Yeni vesayet düzenleri kurulurken, yeni saraylar yükselirken, gurur ve kibir iktidarda yeni aktörlerin eliyle örgütlenirken, bu müstağniliğe ve müstekbirliğe kayıtsız kalınabilir mi?

Milyonlarca insanın alınterinin hakkı gasp edilirken, her yıl binlerce emekçi iş cinayetlerine kurban giderken, Soma’daki, Ermenek’teki madenci ailelerinin feryatları dinmemişken, emeğin hakkını savunmaktan vazgeçilebilir mi?

Doğayı katlederek büyütülen şehirler, betonlaştırılan bereketli tarım arazileri, satılığa çıkarılan dereler, nükleer felaketlere kapı aralayacak santraller karşısında kör, sağır, dilsiz olunabilir mi?
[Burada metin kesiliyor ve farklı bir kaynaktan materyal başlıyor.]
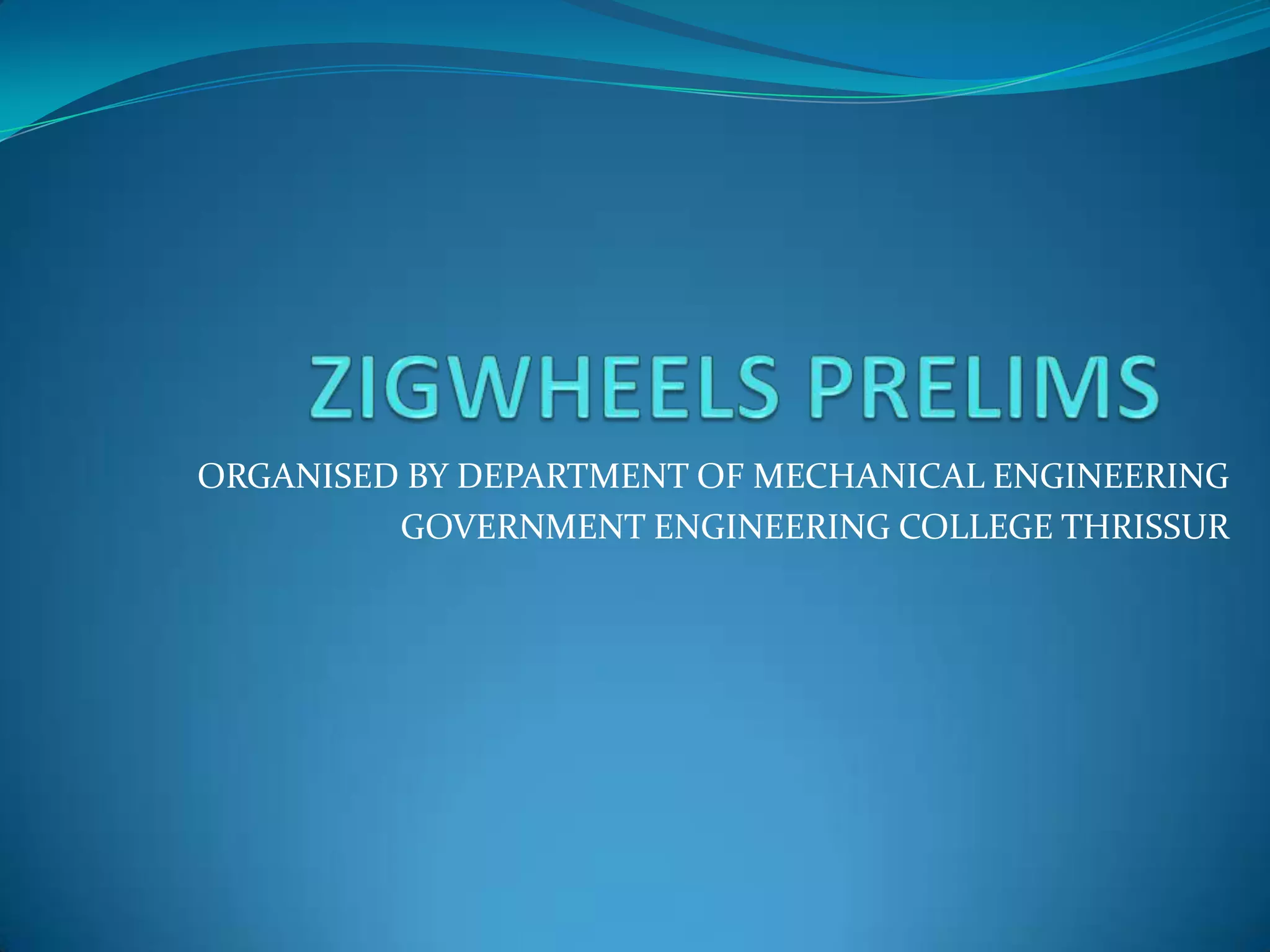 ZIGWHEELS PRELIMS

ORGANISED BY DEPARTMENT OF MECHANICAL ENGINEERING
GOVERNMENT ENGINEERING COLLEGE THRISSUR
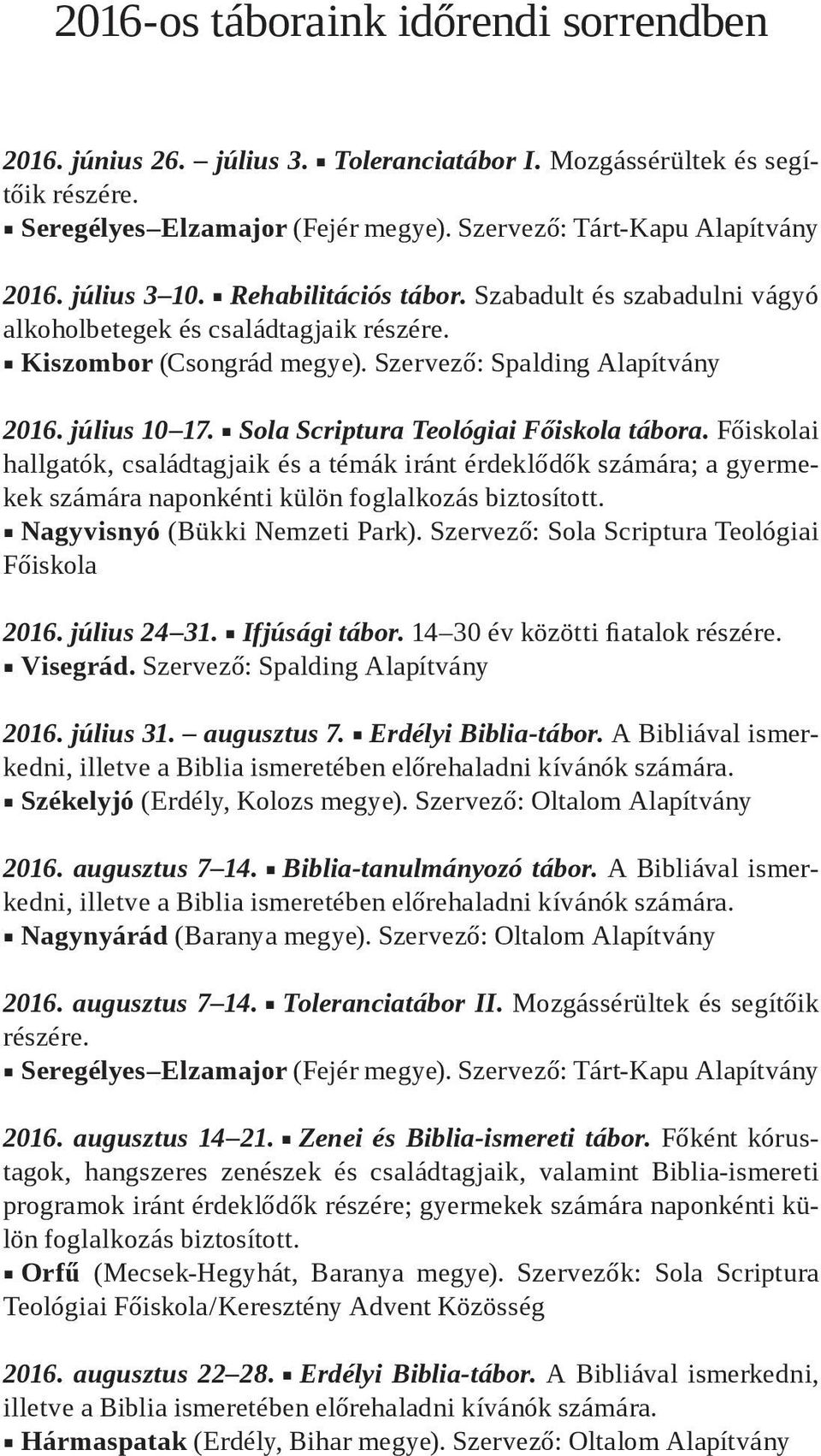 2016-os táboraink időrendi sorrendben

2016. június 26. – július 3. ▪ Toleranciatábor I. Mozgássérültek és segítőik részére.
▪ Seregélyes–Elzamajor (Fejér megye). Szervező: Tárt-Kapu Alapítvány

2016. július 3–10. ▪ Rehabilitációs tábor. Szabadult és szabadulni vágyó alkoholbetegek és családtagjaik részére.
▪ Kiszombor (Csongrád megye). Szervező: Spalding Alapítvány

2016. július 10–17. ▪ Sola Scriptura Teológiai Főiskola tábora. Főiskolai hallgatók, családtagjaik és a témák iránt érdeklődők számára; a gyermekek számára naponkénti külön foglalkozás biztosított.
▪ Nagyvisnyó (Bükki Nemzeti Park). Szervező: Sola Scriptura Teológiai Főiskola

2016. július 24–31. ▪ Ifjúsági tábor. 14–30 év közötti fiatalok részére.
▪ Visegrád. Szervező: Spalding Alapítvány

2016. július 31. – augusztus 7. ▪ Erdélyi Biblia-tábor. A Bibliával ismerkedni, illetve a Biblia ismeretében előrehaladni kívánók számára.
▪ Székelyjó (Erdély, Kolozs megye). Szervező: Oltalom Alapítvány

2016. augusztus 7–14. ▪ Biblia-tanulmányozó tábor. A Bibliával ismerkedni, illetve a Biblia ismeretében előrehaladni kívánók számára.
▪ Nagynyárád (Baranya megye). Szervező: Oltalom Alapítvány

2016. augusztus 7–14. ▪ Toleranciatábor II. Mozgássérültek és segítőik részére.
▪ Seregélyes–Elzamajor (Fejér megye). Szervező: Tárt-Kapu Alapítvány

2016. augusztus 14–21. ▪ Zenei és Biblia-ismereti tábor. Főként kórustagok, hangszeres zenészek és családtagjaik, valamint Biblia-ismereti programok iránt érdeklődők részére; gyermekek számára naponkénti külön foglalkozás biztosított.
▪ Orfű (Mecsek-Hegyhát, Baranya megye). Szervezők: Sola Scriptura Teológiai Főiskola/Keresztény Advent Közösség

2016. augusztus 22–28. ▪ Erdélyi Biblia-tábor. A Bibliával ismerkedni, illetve a Biblia ismeretében előrehaladni kívánók számára.
▪ Hármaspatak (Erdély, Bihar megye). Szervező: Oltalom Alapítvány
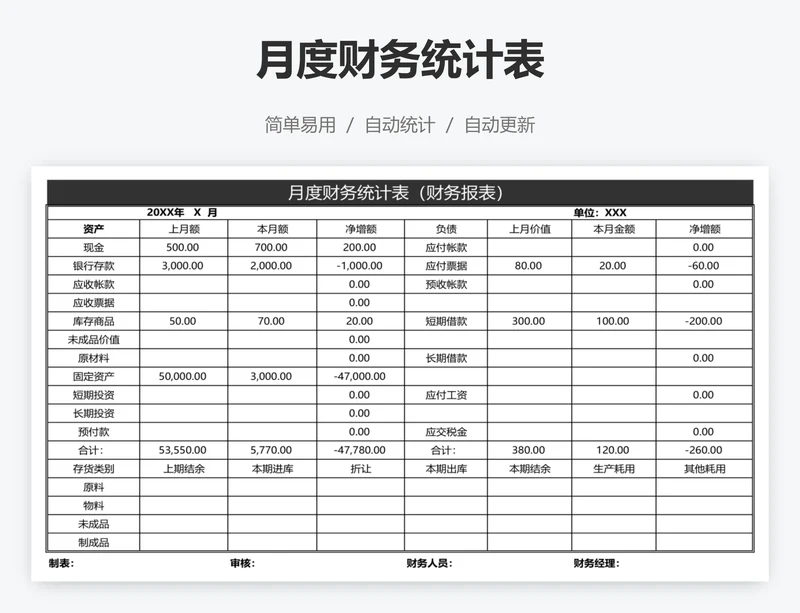 月度财务统计表

简单易用 / 自动统计 / 自动更新

月度财务统计表（财务报表）

20XX年 X 月　　单位：XXX

| 资产 | 上月额 | 本月额 | 净增额 | 负债 | 上月价值 | 本月金额 | 净增额 |
|---|---|---|---|---|---|---|---|
| 现金 | 500.00 | 700.00 | 200.00 | 应付帐款 | | | 0.00 |
| 银行存款 | 3,000.00 | 2,000.00 | -1,000.00 | 应付票据 | 80.00 | 20.00 | -60.00 |
| 应收帐款 | | | 0.00 | 预收帐款 | | | 0.00 |
| 应收票据 | | | 0.00 | | | | |
| 库存商品 | 50.00 | 70.00 | 20.00 | 短期借款 | 300.00 | 100.00 | -200.00 |
| 未成品价值 | | | 0.00 | | | | |
| 原材料 | | | 0.00 | 长期借款 | | | 0.00 |
| 固定资产 | 50,000.00 | 3,000.00 | -47,000.00 | | | | |
| 短期投资 | | | 0.00 | 应付工资 | | | 0.00 |
| 长期投资 | | | 0.00 | | | | |
| 预付款 | | | 0.00 | 应交税金 | | | 0.00 |
| 合计： | 53,550.00 | 5,770.00 | -47,780.00 | 合计： | 380.00 | 120.00 | -260.00 |
| 存货类别 | 上期结余 | 本期进库 | 折让 | 本期出库 | 本期结余 | 生产耗用 | 其他耗用 |
| 原料 | | | | | | | |
| 物料 | | | | | | | |
| 未成品 | | | | | | | |
| 制成品 | | | | | | | |

制表：　审核：　财务人员：　财务经理：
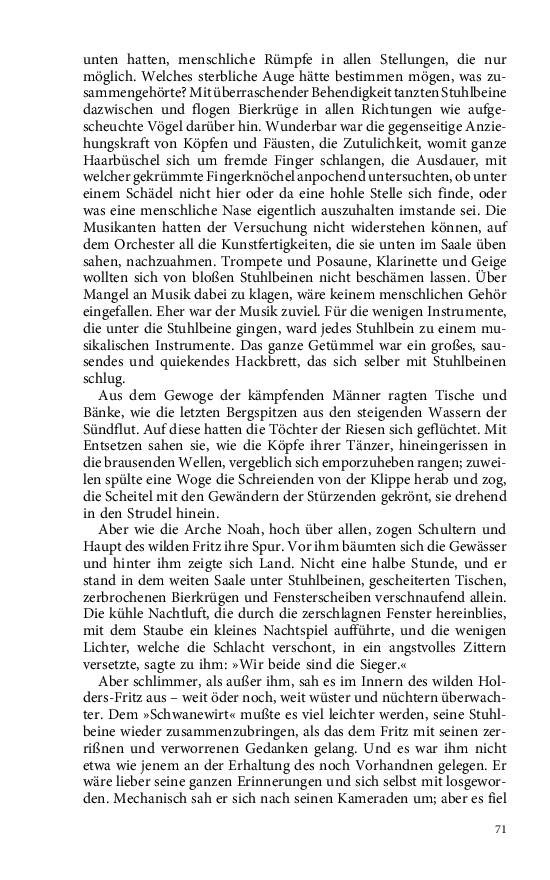 unten hatten, menschliche Rümpfe in allen Stellungen, die nur möglich. Welches sterbliche Auge hätte bestimmen mögen, was zusammengehörte? Mit überraschender Behendigkeit tanzten Stuhlbeine dazwischen und flogen Bierkrüge in allen Richtungen wie aufgescheuchte Vögel darüber hin. Wunderbar war die gegenseitige Anziehungskraft von Köpfen und Fäusten, die Zutulichkeit, womit ganze Haarbüschel sich um fremde Finger schlangen, die Ausdauer, mit welcher gekrümmte Fingerknöchel anpochend untersuchten, ob unter einem Schädel nicht hier oder da eine hohle Stelle sich finde, oder was eine menschliche Nase eigentlich auszuhalten imstande sei. Die Musikanten hatten der Versuchung nicht widerstehen können, auf dem Orchester all die Kunstfertigkeiten, die sie unten im Saale üben sahen, nachzuahmen. Trompete und Posaune, Klarinette und Geige wollten sich von bloßen Stuhlbeinen nicht beschämen lassen. Über Mangel an Musik dabei zu klagen, wäre keinem menschlichen Gehör eingefallen. Eher war der Musik zuviel. Für die wenigen Instrumente, die unter die Stuhlbeine gingen, ward jedes Stuhlbein zu einem musikalischen Instrumente. Das ganze Getümmel war ein großes, sausendes und quiekendes Hackbrett, das sich selber mit Stuhlbeinen schlug.

Aus dem Gewoge der kämpfenden Männer ragten Tische und Bänke, wie die letzten Bergspitzen aus den steigenden Wassern der Sündflut. Auf diese hatten die Töchter der Riesen sich geflüchtet. Mit Entsetzen sahen sie, wie die Köpfe ihrer Tänzer, hineingerissen in die brausenden Wellen, vergeblich sich emporzuheben rangen; zuweilen spülte eine Woge die Schreienden von der Klippe herab und zog, die Scheitel mit den Gewändern der Stürzenden gekrönt, sie drehend in den Strudel hinein.

Aber wie die Arche Noah, hoch über allen, zogen Schultern und Haupt des wilden Fritz ihre Spur. Vor ihm bäumten sich die Gewässer und hinter ihm zeigte sich Land. Nicht eine halbe Stunde, und er stand in dem weiten Saale unter Stuhlbeinen, gescheiterten Tischen, zerbrochenen Bierkrügen und Fensterscheiben verschnaufend allein. Die kühle Nachtluft, die durch die zerschlagnen Fenster hereinblies, mit dem Staube ein kleines Nachtspiel aufführte, und die wenigen Lichter, welche die Schlacht verschont, in ein angstvolles Zittern versetzte, sagte zu ihm: »Wir beide sind die Sieger.«

Aber schlimmer, als außer ihm, sah es im Innern des wilden Holders-Fritz aus – weit öder noch, weit wüster und nüchtern überwachter. Dem »Schwanewirt« mußte es viel leichter werden, seine Stuhlbeine wieder zusammenzubringen, als das dem Fritz mit seinen zerrißnen und verworrenen Gedanken gelang. Und es war ihm nicht etwa wie jenem an der Erhaltung des noch Vorhandnen gelegen. Er wäre lieber seine ganzen Erinnerungen und sich selbst mit losgeworden. Mechanisch sah er sich nach seinen Kameraden um; aber es fiel

71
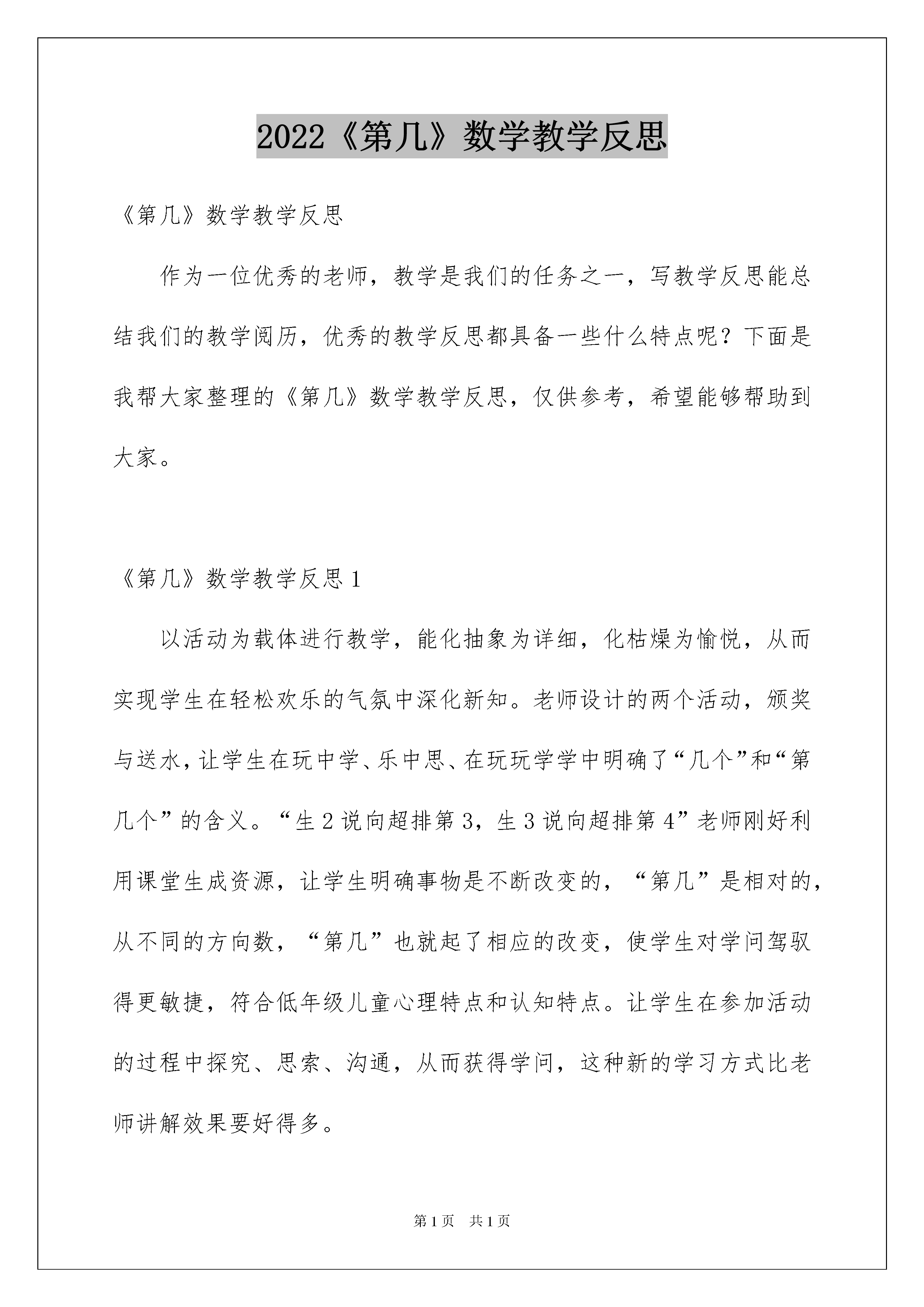 2022《第几》数学教学反思

《第几》数学教学反思

作为一位优秀的老师，教学是我们的任务之一，写教学反思能总结我们的教学阅历，优秀的教学反思都具备一些什么特点呢？下面是我帮大家整理的《第几》数学教学反思，仅供参考，希望能够帮助到大家。

《第几》数学教学反思1

以活动为载体进行教学，能化抽象为详细，化枯燥为愉悦，从而实现学生在轻松欢乐的气氛中深化新知。老师设计的两个活动，颁奖与送水，让学生在玩中学、乐中思、在玩玩学学中明确了“几个”和“第几个”的含义。“生2说向超排第3，生3说向超排第4”老师刚好利用课堂生成资源，让学生明确事物是不断改变的，“第几”是相对的，从不同的方向数，“第几”也就起了相应的改变，使学生对学问驾驭得更敏捷，符合低年级儿童心理特点和认知特点。让学生在参加活动的过程中探究、思索、沟通，从而获得学问，这种新的学习方式比老师讲解效果要好得多。

第1页　共1页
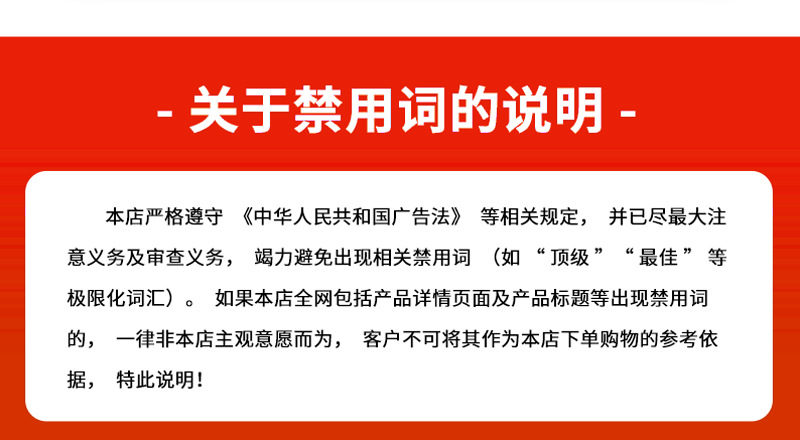 - 关于禁用词的说明 -

本店严格遵守《中华人民共和国广告法》等相关规定，并已尽最大注意义务及审查义务，竭力避免出现相关禁用词（如“顶级”“最佳”等极限化词汇）。如果本店全网包括产品详情页面及产品标题等出现禁用词的，一律非本店主观意愿而为，客户不可将其作为本店下单购物的参考依据，特此说明！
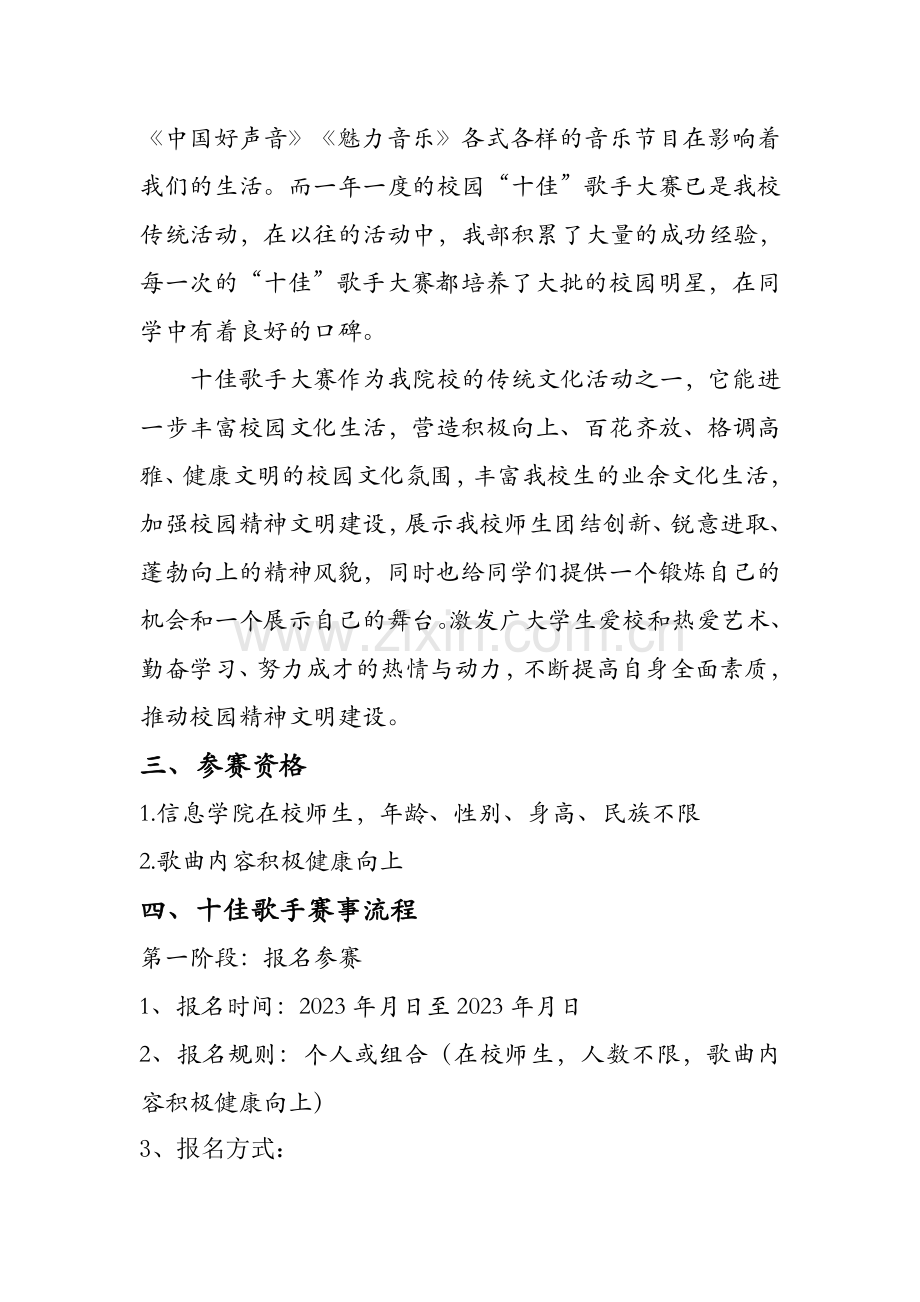 《中国好声音》《魅力音乐》各式各样的音乐节目在影响着我们的生活。而一年一度的校园“十佳”歌手大赛已是我校传统活动，在以往的活动中，我部积累了大量的成功经验，每一次的“十佳”歌手大赛都培养了大批的校园明星，在同学中有着良好的口碑。

十佳歌手大赛作为我院校的传统文化活动之一，它能进一步丰富校园文化生活，营造积极向上、百花齐放、格调高雅、健康文明的校园文化氛围，丰富我校生的业余文化生活，加强校园精神文明建设，展示我校师生团结创新、锐意进取、蓬勃向上的精神风貌，同时也给同学们提供一个锻炼自己的机会和一个展示自己的舞台。激发广大学生爱校和热爱艺术、勤奋学习、努力成才的热情与动力，不断提高自身全面素质，推动校园精神文明建设。

三、参赛资格

1.信息学院在校师生，年龄、性别、身高、民族不限

2.歌曲内容积极健康向上

四、十佳歌手赛事流程

第一阶段：报名参赛

1、报名时间：2023年月日至2023年月日

2、报名规则：个人或组合（在校师生，人数不限，歌曲内容积极健康向上）

3、报名方式：

www.zixin.com.cn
Çağdaş Firavun, Nemrut ve Ebu Cehil düzenlerinin diktatörlüklerine, yağma ve talanlarının küreselliğine karşı Hz. Musa’nın, Hz. İbrahim’in ve Hz. Muhammed’in tevhid, adalet ve özgürlük eksenindeki örnekliğini bugüne taşımaktan geri durulabilir mi?
2015_0501-1mayis-sakarya-1

Dostlar,

Gelin, insanı devlete kul, sermayeye köle kılmak isteyenlere karşı, her türlü zulme ve istikbara karşı, küresel kapitalizmin sömürüsüne karşı, yükselen kibir saraylarına karşı, Hakk’ın adil şahitliğini yapmak için hep birlikte mücadele edelim… Bu bilinci, sadece bugüne değil, her güne yayalım… 1 Mayıs alanlarındaki birlik ve dayanışma halindeki yürüyüşümüzü, her gün bir adım daha ileri götürelim. 

Yaşasın halkların kardeşliği!

Yaşasın emekçilerin küresel dayanışması!